I ended up believing that I must be one of those people who’s destined to drop out of life at a young age. Either I’d go so insane I’d commit suicide, or be institutionalised for life, or become a completely different person somehow. Or I’d be struck by some hideous disease or unfortunate accident and be killed before I got a chance the grow up. The only future version of myself I could imagine, was the newspaper article about a young person tragically dying before their time.

It’s only really in the last year that I’ve learnt that I was wrong. And it happened because, for the first time in my life, I found People Like Me. People who had been the ‘troubled kid’ at school – and then grown up into adults anyway. People who never liked parties, and still didn’t like parties, and just didn’t go to them. People who couldn’t make friends at college, and socialised online instead.

I’ve finally started to believe that I actually exist. That it’s possible for me to be an adult. That I have a future.

I want a diagnosis.

(This was originally written on 9th September 2012)

I want a diagnosis.

I want to be able to remember events from my childhood and think “I know why I reacted that way.

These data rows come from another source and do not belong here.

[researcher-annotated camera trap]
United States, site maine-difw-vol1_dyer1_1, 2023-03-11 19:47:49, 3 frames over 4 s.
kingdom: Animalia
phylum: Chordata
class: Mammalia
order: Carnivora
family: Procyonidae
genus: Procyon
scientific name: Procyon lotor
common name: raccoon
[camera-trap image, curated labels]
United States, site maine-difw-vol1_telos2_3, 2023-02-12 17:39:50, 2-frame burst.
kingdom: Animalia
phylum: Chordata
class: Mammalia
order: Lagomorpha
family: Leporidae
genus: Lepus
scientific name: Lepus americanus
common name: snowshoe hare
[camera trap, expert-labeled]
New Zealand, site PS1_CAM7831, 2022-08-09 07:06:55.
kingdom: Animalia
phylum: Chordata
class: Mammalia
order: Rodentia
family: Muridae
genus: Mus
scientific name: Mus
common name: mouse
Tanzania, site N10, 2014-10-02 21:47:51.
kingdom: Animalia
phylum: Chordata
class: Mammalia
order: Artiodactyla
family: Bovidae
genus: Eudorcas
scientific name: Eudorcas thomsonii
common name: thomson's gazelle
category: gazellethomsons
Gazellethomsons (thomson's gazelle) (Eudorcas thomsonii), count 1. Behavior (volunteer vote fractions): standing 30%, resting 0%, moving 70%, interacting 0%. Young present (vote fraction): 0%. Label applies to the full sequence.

I know why those things happened.”

I want to be able to tell other people a handful of words and them be able to know – or find out – what problems I have, what I need, what I can’t cope with, and what they could do to help me.

I want to be able to tell myself that I’m unique, that I’m special, that I’m different.

I want to be able to find people just like me by typing the same handful of words into Google.

I want to be the only person like me, everywhere I go.

I want people to notice I’m different.

I want people to say “I never would have guessed” and later think “it makes perfect sense”.

I want a diagnosis of something rare and misunderstood. Something with stereotypes which are wrong. Something that will make people fear or respect or avoid me.

I want a diagnosis. I’m just not sure what diagnosis it is that I want.

In the end I tell myself that I’m making it all up. There’s nothing special or different enough about me to warrant diagnosing with anything.

But it’s only now that I am really realising how much trouble I had when I was younger. Maybe I just assumed that everyone feels like the outcast when they’re a kid. That everyone feels like they don’t have any friends, that everyone hates them, that they’re the butt of the joke every time. That they feel like they have nothing in common with their peers. That they can’t cope with living the life of the person they’re supposed to be.

Because I don’t think those things are normal. Not to the extent that I experienced them. But if they aren’t normal, then what? What does it mean? It would be so easy if everything I experienced could be pointed to one disorder, one cause, that would sum up my whole life. It doesn’t seem to be that easy. And I have no idea where I’m meant to go from here. Do I just give up? Assume I’m normal until proven otherwise? Maybe that’s the best way. But I’m not sure if I’ll ever actually be able to believe it. I’ll just be left, confused and unresolved about what might or might not be wrong with me. Maybe everyone exists in that state constantly.